Jill Kolodner | May 12, 2022 | Maryland Law
Maryland law does not allow lane splitting or lane filtering. These practices reduce the risk of rear-end collisions in slowed or stopped traffic. But they also come with risks of their own.
Learn about lane splitting and lane filtering and the legal statuses of these practices in Maryland.
Riding a Motorcycle in Maryland
Maryland does not have a great record for motorcycle safety. It has the fifteenth worst motorcycle accident fatality rate in the U.S.
Maryland has 6.6 motorcycle fatalities per 10,000 registered motorcycles. This is about 8% higher than the national average. Maryland also has a higher accident rate than neighboring West Virginia, Virginia, and Pennsylvania.
In Maryland’s heavy traffic, motorcycles have some distinct disadvantages compared to passenger vehicles, including:
- Less protection for riders
- Not as visible to drivers
- Inherently unstable
- Require greater skill to operate
On the other hand, motorcycles have greater maneuverability and take up less space than passenger vehicles. This allows motorcycles to use special maneuvers when moving through traffic.
Lane splitting happens when a motorcycle rides along the line that divides lanes. In the broadest definition, lane splitting can happen under any conditions. This includes normal travel on multi-lane highways and roads, as well as slowing or stopped traffic.
Maryland does not allow lane splitting. Under Maryland law, motorcycles cannot travel between lanes of traffic. Maryland does not even allow motorcycles to travel between rows of vehicles when parked. Instead, motorcycles must remain inside the same travel lanes used by vehicles.
Maryland’s legislature considered a bill to allow lane splitting, but it has not yet changed the law. The version considered by the Maryland legislature only allowed lane splitting in slow or stopped traffic. The law would still prohibit motorcycles from traveling along the lane lines to pass vehicles in normal traffic.
Lane splitting has two primary benefits. First, lane splitting allows motorcycles to reduce the risk of rear-end collisions in slowing or stopped traffic. Motorcycles avoid getting hit from behind by moving to the lane line, and passing stopped or slowing vehicles.
Second, lane splitting reduces intersection backups. When motorcycles move into the space between lanes, they free up space in the lanes for passenger vehicles. This does not reduce the number of vehicles on the road. But it does allow more vehicles to fit within a given space.

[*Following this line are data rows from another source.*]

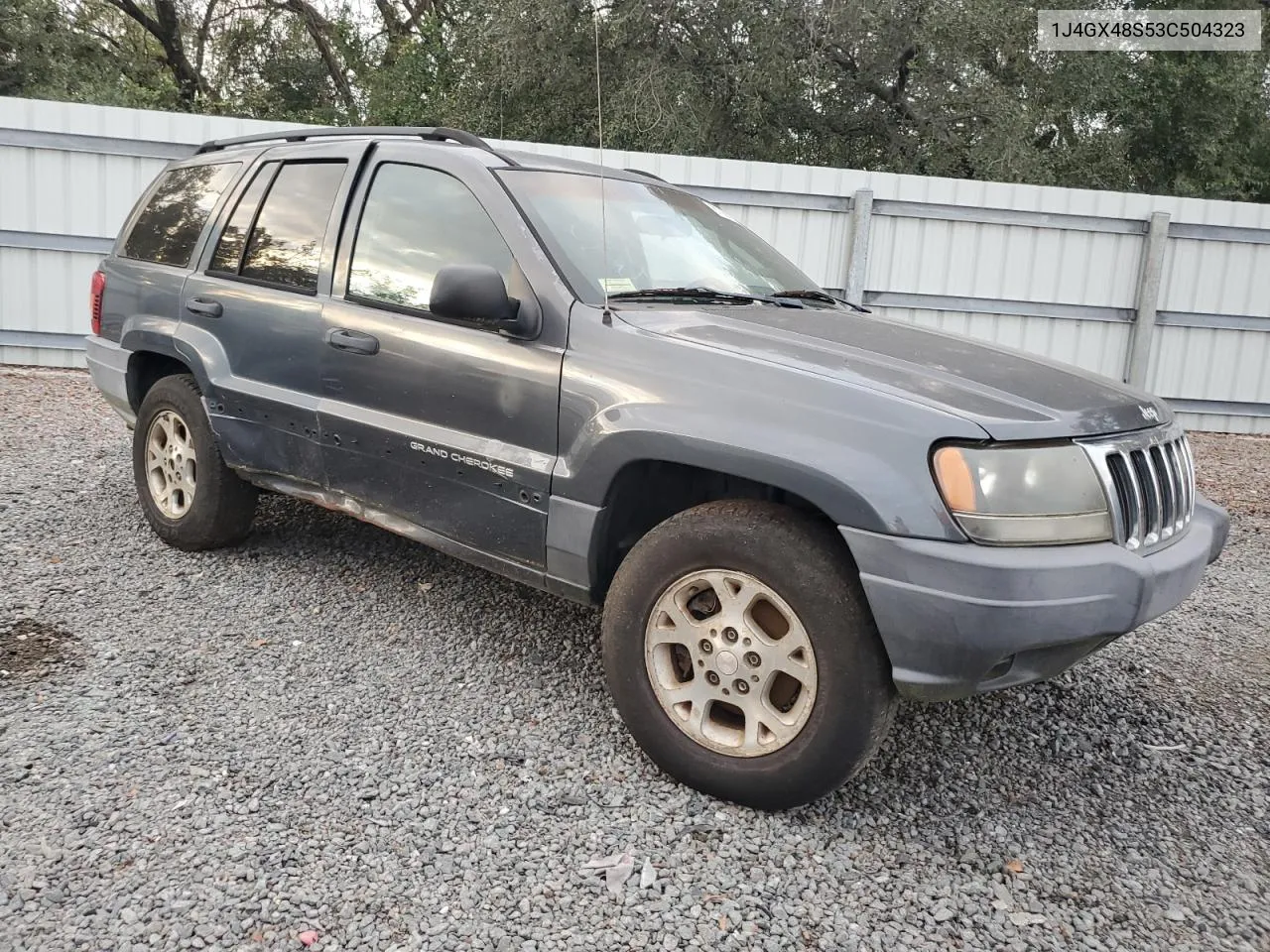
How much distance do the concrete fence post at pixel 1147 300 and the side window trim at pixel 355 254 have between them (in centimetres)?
765

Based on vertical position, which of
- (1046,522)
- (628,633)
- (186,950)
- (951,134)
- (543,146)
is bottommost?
(186,950)

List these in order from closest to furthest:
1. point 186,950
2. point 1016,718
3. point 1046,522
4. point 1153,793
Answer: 1. point 186,950
2. point 1046,522
3. point 1153,793
4. point 1016,718

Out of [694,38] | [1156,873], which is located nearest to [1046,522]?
[1156,873]

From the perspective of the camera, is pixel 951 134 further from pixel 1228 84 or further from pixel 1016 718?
pixel 1016 718

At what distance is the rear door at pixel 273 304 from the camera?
12.4ft

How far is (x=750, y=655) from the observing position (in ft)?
8.79

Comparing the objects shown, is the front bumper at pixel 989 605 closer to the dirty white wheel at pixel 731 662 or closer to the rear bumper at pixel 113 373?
the dirty white wheel at pixel 731 662

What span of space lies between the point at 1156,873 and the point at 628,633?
149 cm

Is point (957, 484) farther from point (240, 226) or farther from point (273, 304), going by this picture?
point (240, 226)

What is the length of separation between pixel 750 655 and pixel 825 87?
1386 cm

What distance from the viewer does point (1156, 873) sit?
2.57 meters

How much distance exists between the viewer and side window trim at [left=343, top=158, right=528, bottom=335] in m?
3.26

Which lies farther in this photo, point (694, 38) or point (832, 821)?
point (694, 38)

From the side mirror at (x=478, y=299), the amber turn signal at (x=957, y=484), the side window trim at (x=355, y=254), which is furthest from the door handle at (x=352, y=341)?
the amber turn signal at (x=957, y=484)
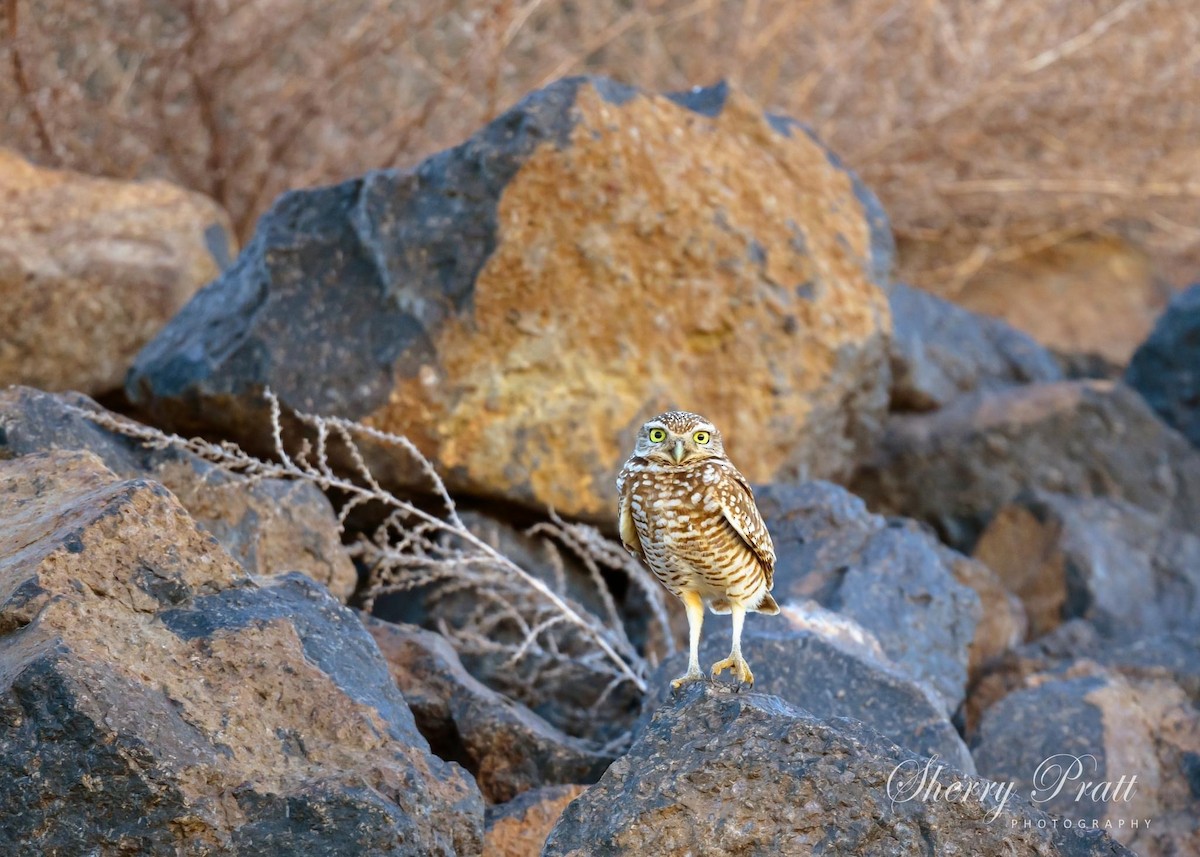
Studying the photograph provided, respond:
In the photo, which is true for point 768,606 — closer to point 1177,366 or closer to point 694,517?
point 694,517

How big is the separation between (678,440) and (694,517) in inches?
8.2

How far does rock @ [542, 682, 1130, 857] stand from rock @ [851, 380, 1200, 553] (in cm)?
442

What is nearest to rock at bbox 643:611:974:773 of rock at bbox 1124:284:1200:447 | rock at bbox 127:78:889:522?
rock at bbox 127:78:889:522

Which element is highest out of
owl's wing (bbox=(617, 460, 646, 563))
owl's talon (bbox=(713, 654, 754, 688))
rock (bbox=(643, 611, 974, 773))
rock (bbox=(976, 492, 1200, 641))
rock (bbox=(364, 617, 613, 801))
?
owl's wing (bbox=(617, 460, 646, 563))

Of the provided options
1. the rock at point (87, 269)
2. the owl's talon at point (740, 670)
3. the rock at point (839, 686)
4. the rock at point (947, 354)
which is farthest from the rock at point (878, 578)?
the rock at point (87, 269)

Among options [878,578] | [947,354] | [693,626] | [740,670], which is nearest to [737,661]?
[740,670]

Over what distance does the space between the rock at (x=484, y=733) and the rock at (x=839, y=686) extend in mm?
368

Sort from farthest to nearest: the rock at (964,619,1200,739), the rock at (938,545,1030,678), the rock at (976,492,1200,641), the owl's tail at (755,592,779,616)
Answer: the rock at (976,492,1200,641)
the rock at (938,545,1030,678)
the rock at (964,619,1200,739)
the owl's tail at (755,592,779,616)

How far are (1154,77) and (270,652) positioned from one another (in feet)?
28.4

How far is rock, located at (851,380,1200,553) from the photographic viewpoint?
7383 mm

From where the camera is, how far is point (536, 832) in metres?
3.93

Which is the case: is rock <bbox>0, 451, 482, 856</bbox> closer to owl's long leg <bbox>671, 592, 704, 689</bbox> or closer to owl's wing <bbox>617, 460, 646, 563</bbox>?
owl's long leg <bbox>671, 592, 704, 689</bbox>

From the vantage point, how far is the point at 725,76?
9.41 metres

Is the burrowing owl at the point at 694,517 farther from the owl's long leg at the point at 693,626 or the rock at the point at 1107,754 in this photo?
the rock at the point at 1107,754
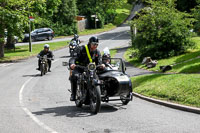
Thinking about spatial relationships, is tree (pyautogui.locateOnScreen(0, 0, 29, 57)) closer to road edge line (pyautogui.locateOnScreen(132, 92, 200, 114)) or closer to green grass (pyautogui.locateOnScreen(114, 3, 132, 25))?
road edge line (pyautogui.locateOnScreen(132, 92, 200, 114))

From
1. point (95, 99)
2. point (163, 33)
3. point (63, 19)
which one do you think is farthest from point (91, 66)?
point (63, 19)

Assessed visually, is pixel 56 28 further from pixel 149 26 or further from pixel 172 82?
pixel 172 82

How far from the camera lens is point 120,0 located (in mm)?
96500

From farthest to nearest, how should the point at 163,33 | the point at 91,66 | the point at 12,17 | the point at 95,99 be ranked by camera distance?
the point at 12,17
the point at 163,33
the point at 91,66
the point at 95,99

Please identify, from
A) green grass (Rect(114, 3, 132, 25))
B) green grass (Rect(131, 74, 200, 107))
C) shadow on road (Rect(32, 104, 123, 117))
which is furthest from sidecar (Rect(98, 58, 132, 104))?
green grass (Rect(114, 3, 132, 25))

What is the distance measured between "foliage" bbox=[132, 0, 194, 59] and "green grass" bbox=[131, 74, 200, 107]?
10870mm

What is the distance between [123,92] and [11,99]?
204 inches

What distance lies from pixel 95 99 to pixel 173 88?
376cm

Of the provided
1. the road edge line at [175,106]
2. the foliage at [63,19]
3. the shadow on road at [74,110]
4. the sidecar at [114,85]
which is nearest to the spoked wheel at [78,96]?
the shadow on road at [74,110]

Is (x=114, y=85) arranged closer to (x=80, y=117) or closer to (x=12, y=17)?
(x=80, y=117)

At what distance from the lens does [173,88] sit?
1362cm

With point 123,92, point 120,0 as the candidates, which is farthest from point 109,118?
point 120,0

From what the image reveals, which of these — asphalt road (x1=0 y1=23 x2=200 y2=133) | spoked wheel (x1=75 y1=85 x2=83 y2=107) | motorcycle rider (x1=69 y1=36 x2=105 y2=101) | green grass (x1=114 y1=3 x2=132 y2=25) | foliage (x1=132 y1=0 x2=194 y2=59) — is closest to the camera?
asphalt road (x1=0 y1=23 x2=200 y2=133)

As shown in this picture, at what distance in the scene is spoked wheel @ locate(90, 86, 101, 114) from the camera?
414 inches
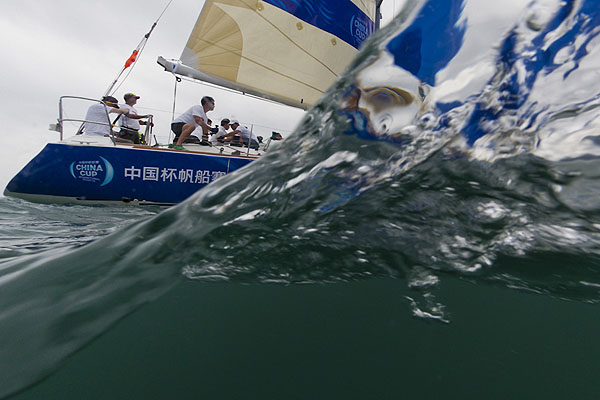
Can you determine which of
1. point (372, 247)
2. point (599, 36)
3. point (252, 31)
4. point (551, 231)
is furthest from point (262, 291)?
point (252, 31)

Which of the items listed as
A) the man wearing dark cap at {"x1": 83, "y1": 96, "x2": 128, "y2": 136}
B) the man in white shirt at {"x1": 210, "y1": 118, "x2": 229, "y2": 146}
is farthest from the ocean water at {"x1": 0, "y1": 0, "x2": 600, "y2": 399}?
the man in white shirt at {"x1": 210, "y1": 118, "x2": 229, "y2": 146}

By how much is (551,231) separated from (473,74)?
271 mm

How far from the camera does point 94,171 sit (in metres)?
3.49

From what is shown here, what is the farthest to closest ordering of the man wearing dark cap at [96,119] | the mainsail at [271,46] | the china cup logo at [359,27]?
the china cup logo at [359,27] → the mainsail at [271,46] → the man wearing dark cap at [96,119]

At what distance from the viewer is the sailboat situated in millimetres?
3488

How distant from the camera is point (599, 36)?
1.71 ft

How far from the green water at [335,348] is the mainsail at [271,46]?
4564 mm

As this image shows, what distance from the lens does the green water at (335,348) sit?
39 cm

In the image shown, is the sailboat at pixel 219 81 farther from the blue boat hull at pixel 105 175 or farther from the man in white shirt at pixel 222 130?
the man in white shirt at pixel 222 130

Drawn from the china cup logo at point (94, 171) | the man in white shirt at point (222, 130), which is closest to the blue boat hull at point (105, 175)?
the china cup logo at point (94, 171)

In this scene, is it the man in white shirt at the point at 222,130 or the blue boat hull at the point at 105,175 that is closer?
the blue boat hull at the point at 105,175

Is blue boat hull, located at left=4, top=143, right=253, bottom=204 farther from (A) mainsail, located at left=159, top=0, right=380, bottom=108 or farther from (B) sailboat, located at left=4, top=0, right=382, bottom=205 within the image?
(A) mainsail, located at left=159, top=0, right=380, bottom=108

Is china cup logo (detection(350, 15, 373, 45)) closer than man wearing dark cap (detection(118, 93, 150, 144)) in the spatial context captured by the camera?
No

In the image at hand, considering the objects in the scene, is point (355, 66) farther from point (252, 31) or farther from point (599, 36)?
point (252, 31)
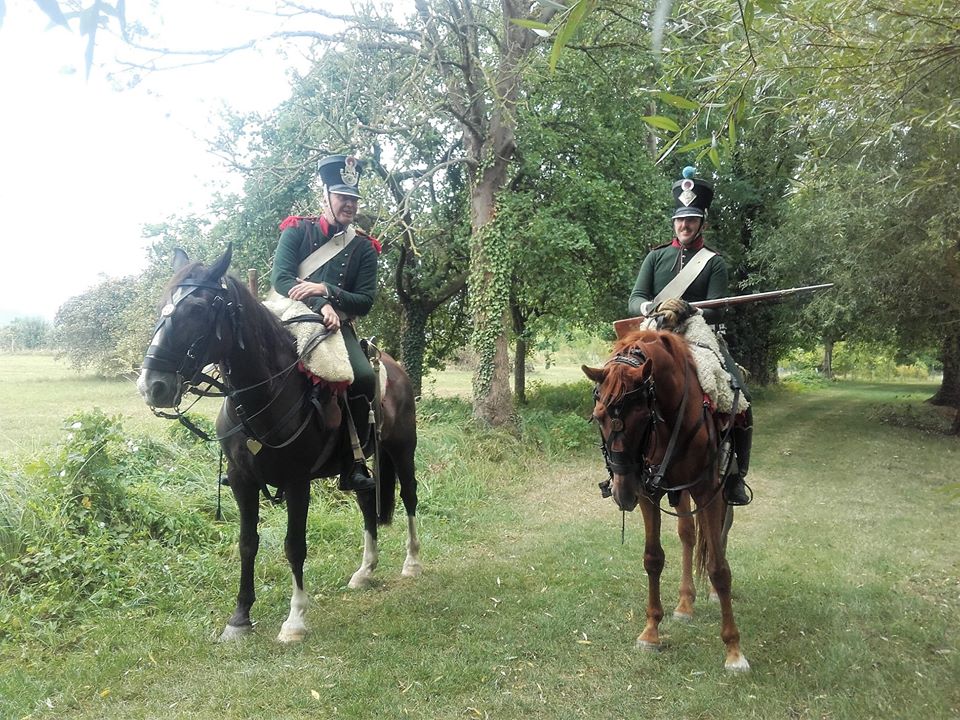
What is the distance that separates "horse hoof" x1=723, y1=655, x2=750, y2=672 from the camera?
4.13m

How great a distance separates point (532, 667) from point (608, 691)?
0.56m

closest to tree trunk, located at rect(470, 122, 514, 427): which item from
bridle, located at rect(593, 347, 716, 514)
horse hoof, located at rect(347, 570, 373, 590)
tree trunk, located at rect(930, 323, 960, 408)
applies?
horse hoof, located at rect(347, 570, 373, 590)

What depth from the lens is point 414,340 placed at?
16547 mm

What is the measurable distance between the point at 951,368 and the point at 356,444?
20327mm

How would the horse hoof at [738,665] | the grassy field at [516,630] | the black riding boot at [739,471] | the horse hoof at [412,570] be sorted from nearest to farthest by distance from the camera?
the grassy field at [516,630] → the horse hoof at [738,665] → the black riding boot at [739,471] → the horse hoof at [412,570]

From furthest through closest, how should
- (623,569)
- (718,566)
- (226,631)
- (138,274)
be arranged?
1. (138,274)
2. (623,569)
3. (226,631)
4. (718,566)

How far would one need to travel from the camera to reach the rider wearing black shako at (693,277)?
4.71 meters

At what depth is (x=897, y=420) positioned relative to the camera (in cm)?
1786

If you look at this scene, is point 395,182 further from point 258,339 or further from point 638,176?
point 258,339

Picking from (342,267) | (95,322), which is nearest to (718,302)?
(342,267)

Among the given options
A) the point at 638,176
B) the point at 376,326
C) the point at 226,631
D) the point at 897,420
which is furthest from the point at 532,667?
the point at 897,420

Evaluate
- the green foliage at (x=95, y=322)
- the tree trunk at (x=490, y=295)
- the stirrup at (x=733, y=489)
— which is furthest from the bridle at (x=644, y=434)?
the green foliage at (x=95, y=322)

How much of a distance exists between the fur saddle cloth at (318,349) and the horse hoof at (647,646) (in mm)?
2829

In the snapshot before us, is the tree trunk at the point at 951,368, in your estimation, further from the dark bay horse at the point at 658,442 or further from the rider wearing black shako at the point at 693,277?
the dark bay horse at the point at 658,442
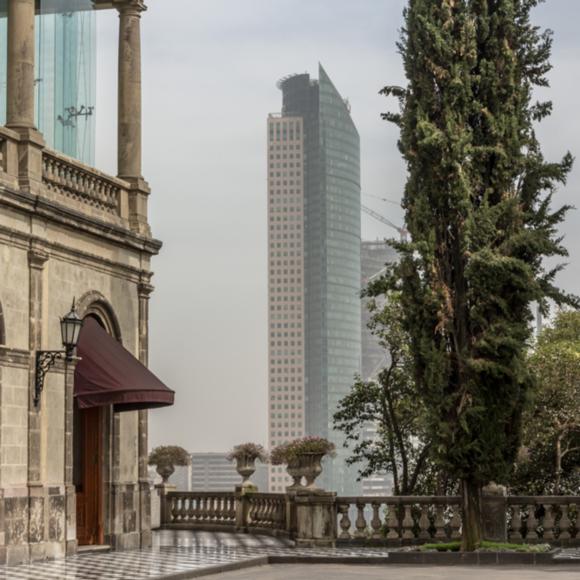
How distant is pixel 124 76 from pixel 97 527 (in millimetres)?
8553

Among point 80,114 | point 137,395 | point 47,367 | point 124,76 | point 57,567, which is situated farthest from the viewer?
point 80,114

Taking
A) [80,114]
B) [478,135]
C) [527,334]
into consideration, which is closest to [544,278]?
[527,334]

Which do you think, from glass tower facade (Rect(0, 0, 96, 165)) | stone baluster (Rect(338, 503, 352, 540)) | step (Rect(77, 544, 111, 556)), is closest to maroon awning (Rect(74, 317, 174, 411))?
step (Rect(77, 544, 111, 556))

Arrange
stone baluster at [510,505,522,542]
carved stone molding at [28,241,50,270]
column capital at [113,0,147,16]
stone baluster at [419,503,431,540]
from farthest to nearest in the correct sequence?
column capital at [113,0,147,16]
stone baluster at [419,503,431,540]
stone baluster at [510,505,522,542]
carved stone molding at [28,241,50,270]

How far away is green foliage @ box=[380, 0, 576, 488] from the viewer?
22406 millimetres

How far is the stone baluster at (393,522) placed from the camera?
79.3 ft

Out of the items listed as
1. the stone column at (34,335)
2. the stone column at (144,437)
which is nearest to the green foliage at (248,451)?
the stone column at (144,437)

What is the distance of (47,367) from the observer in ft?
70.2

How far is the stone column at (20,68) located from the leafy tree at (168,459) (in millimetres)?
13139

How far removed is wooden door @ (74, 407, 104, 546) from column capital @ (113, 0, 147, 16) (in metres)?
7.70

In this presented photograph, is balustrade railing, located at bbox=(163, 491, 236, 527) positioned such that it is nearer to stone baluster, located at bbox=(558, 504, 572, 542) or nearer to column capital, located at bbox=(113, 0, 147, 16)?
stone baluster, located at bbox=(558, 504, 572, 542)

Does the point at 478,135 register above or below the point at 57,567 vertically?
above

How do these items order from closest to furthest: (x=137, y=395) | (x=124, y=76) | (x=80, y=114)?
(x=137, y=395), (x=124, y=76), (x=80, y=114)

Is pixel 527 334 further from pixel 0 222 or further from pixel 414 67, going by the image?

Conversely, lane splitting exposes motorcycles to blind spot accidents. Drivers already have a hard time spotting motorcycles in their blind spots. Allowing motorcycles to travel between lanes — where cars are not expecting to see them — puts motorcycles in danger of getting hit by vehicles changing lanes.
A maneuver similar to lane splitting is lane filtering. Many states that considered legalizing lane splitting instead legalized lane filtering. Lane filtering differs from lane splitting in one important respect. In lane filtering, motorcycles cannot travel on the lane lines. But they can travel between lanes to pass stopped vehicles.
Maryland law prohibits lane filtering. Even when passing stopped vehicles, motorcycles must occupy a lane and cannot travel between lanes. Unlike the lane splitting bill, Maryland’s legislature has not considered a bill legalizing lane filtering.
Lane filtering accomplishes the same goals as lane splitting. Motorcycles can move out of a travel lane to avoid a rear-end collision in stopped traffic. But by limiting the maneuver to passing, motorcycles do not have the same exposure to blind-spot accidents as in lane splitting.
Motorcycling Safely and Legally in Maryland
Maryland does not allow lane splitting or filtering. Maryland’s lawmakers still believe that riding or passing on the lane lanes creates more risk to motorcyclists than remaining in traffic lanes.
Following the law by remaining in the lanes will help you avoid lane splitting or filtering citations.
However, motorcyclists remain exposed to the risk of a rear-end collision. As you approach slowing or stopped traffic, slow down early. Make yourself visible to vehicles behind you and leave yourself an escape route if a vehicle comes up quickly behind you.